É interessante observar também como outras noções metafísicas pertencem ao mesmo campo semântico dessas expressões e são amplamente exploradas pela literatura fantástica de Hoffmann, na qual o “estranho” (Unheimlich) é símbolo das experiências de estranhamento em relação à vida e a nós mesmos. Por isso, o Unheimlich é associado ao que é “suprassensível”, “sobrenatural”, “espírito” e “fantasma”, por exemplo. A literatura fantástica torna objetivas, ou figuráveis, experiências naturalmente subjetivas: aquelas da interioridade dos afetos. É nesse sentido que Freud analisa, em Das Unheimliche (traduzido como O estranho, O infamiliar ou O inquietante), o conto O homem de areia (Der Sandmann), de Hoffmann, como símbolo de uma das manifestações do inconsciente (Unbewusste), particularmente a do recalcado.
A relação entre o “fantástico” e o romantismo é também formal: o gênero da fantasia musical permite uma associação frutífera com a noção de fragmento, típica da crítica literária romântica e presente já nos primeiros ensaios sobre música (ver, por exemplo, o Frag. 116 do Athenäum de Schlegel, p. 334 de Conversa sobre poesia [ed. Iluminuras], ou as Phantasien über die Kunst de Wackenroder e Tieck).
Na Quinta de Beethoven, o fragmento aparece no motivo principal e simples “tan tan tan tan!”, que marca fortemente a percepção do ouvinte, quase como um hit. Todavia, embora esse motivo possua certa autonomia e permita associações mesmo fora do contexto harmônico da sinfonia, ele reaparece ao longo da obra sob diferentes formas, estabelecendo um sentido de totalidade que se afasta dos padrões clássicos. Nesse ponto, vale a pena observar as considerações técnico-analíticas tanto de Hoffmann quanto de Videira.

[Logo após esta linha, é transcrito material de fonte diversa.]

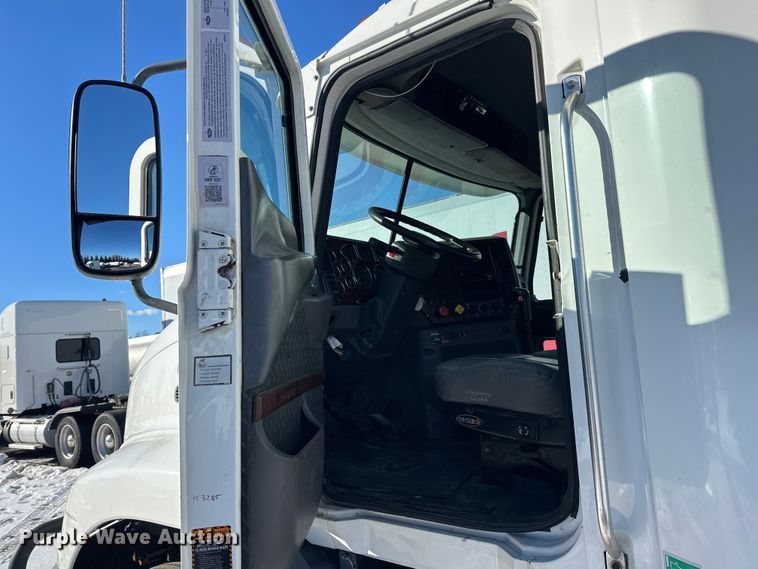 image for item FK1575 2015 Mack CXU613 semi truck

A interpretação crítico-estética de Hoffmann sobre a Quinta consegue conciliar duas posições críticas dominantes na época: a primeira via a obra de Beethoven como resultado de um controle racional do compositor, em detrimento da espontaneidade criativa, o que tornaria suas composições difíceis e incompreensíveis; a segunda via Beethoven como um gênio selvagem, arredio a padrões e regras, cuja produção seria fruto da fantasia irracional, o que igualmente levava à incompreensão. Hoffmann considera a obra de Beethoven uma união coerente entre a reflexão profunda e ponderada sobre a harmonia e também sobre a vida, ou lucidez (Besonnenheit, nos termos de Jean Paul), com a disposição patética (páthos), irregular e selvagem de um típico gênio (nos termos de Diderrot e também de Jean Paul, ver artigo de Videira).
A importância da interpretação de Hoffmann consiste, por fim, em ter sido a primeira a associar a natureza sonora da música e sua relação com o sublime à realização estética do romantismo. Ou seja, não é esta ou aquela música que é romântica: a arte musical, enquanto tal, o é. Para Hoffmann, a realização suprema disso é a Quinta Sinfonia de Beethoven, justamente por mobilizar artisticamente todas essas características.
Não chegamos a mencionar em aula, mas a Quinta também concretiza o que ficou conhecido na literatura crítica como o C-minor mood de Beethoven, seu “humor em Dó menor”, associado à maturidade de seu estilo. Além da Quinta, apenas a Nona Sinfonia foi composta nessa tonalidade, embora diversas outras obras importantes estejam em tonalidades menores. A propósito da aula, vale destacar também a Sonata Pathétique (Op. 13), em Dó menor, além da popular Moonlight Sonata (Sonata n.º 14, Op. 27 n.º 2), em Dó sustenido menor.
A resenha de Hoffmann será importante para compreendermos a posição metafísica da música, de Arthur Schopenhauer.